Beware the dangers of Vishing

I recently came across a random comment in a Youtube video listing a phone number purportedly belonging to Gmail technical support. I have redacted the last 5 digits of the number so that nobody calls this number by accident: 1-855-23_-____

I was never going to call this number, but I was curious about it and wanted to investigate further. I know from personal experience how difficult it is to reach Google for any kind of technical support, so I was highly skeptical of the idea that they would have a dedicated support line for its e-mail users.

A quick Google search of the number turned up numerous interesting results. In the top 10 search results alone, I saw: Yahoo customer service number, Gmail technical support number, and Hotmail helpline number. Clearly, the number is fake; what legitimate “help line” would belong to 3 different companies? Visiting one of the Youtube results led to a video providing a long list of the problems that could purportedly be solved, including forgotten passwords and other related account problems.
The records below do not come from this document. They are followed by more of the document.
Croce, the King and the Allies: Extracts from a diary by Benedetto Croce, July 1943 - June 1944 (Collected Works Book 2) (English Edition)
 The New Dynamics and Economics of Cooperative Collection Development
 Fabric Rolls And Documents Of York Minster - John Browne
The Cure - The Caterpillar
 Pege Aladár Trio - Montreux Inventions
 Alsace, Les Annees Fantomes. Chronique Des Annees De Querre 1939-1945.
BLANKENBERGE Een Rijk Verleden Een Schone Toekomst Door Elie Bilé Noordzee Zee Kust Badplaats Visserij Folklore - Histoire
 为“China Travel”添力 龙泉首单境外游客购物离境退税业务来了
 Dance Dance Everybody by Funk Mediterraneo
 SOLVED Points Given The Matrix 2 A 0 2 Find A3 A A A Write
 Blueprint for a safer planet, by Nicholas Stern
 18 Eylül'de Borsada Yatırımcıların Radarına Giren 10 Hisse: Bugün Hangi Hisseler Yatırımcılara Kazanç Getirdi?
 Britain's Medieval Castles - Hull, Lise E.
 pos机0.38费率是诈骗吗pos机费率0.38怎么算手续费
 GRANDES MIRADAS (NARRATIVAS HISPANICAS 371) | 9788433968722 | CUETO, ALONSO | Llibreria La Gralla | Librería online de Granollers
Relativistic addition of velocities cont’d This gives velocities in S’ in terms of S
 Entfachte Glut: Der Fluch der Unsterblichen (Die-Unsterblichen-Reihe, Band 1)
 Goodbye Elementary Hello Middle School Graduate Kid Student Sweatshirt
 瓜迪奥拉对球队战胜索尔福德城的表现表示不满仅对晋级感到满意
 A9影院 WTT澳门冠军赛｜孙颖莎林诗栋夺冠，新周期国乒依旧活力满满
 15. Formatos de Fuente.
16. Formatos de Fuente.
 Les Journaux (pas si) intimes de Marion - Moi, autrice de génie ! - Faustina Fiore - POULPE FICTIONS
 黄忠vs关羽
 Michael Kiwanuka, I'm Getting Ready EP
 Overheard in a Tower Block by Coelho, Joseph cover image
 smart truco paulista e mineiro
This was possibly another case of vishing. Its better-known cousin, “phishing,” involves obtaining personal information (e.g. passwords, answers to secret questions, birth dates, credit card numbers) under false pretenses. For example, you might get a random email from a sender claiming to be your bank. You might be told that you need to “confirm” certain details about your bank account to prevent it from being closed in 30 days. Once you click the link, you are directed to a site owned by an attacker who promptly uses the information you have entered to take over your e-mail account, steal your money, etc.

Vishing is similar. In this case, the phone number was most likely set up to harvest the details of unsuspecting users who had Googled for a technical support phone number for their e-mail service. A con artist or a bot would pick up, pretending to represent the e-mail service’s technical support. Any user who calls the number and hands over their personal details would probably have their account compromised using methods such as the “I forgot my password” feature provided by most webmail services, which require answering questions involving personal details such as the ones that a user would have been asked to hand over.

The existence of such phone numbers shows that users should be wary of calling numbers provided by untrusted sources. Whenever you receive a call purporting to be from an organization which requires that you disclose personal information, consider telling them that you will call them back (using a number you know to be correct) rather than merely trusting that the person is who they say they are.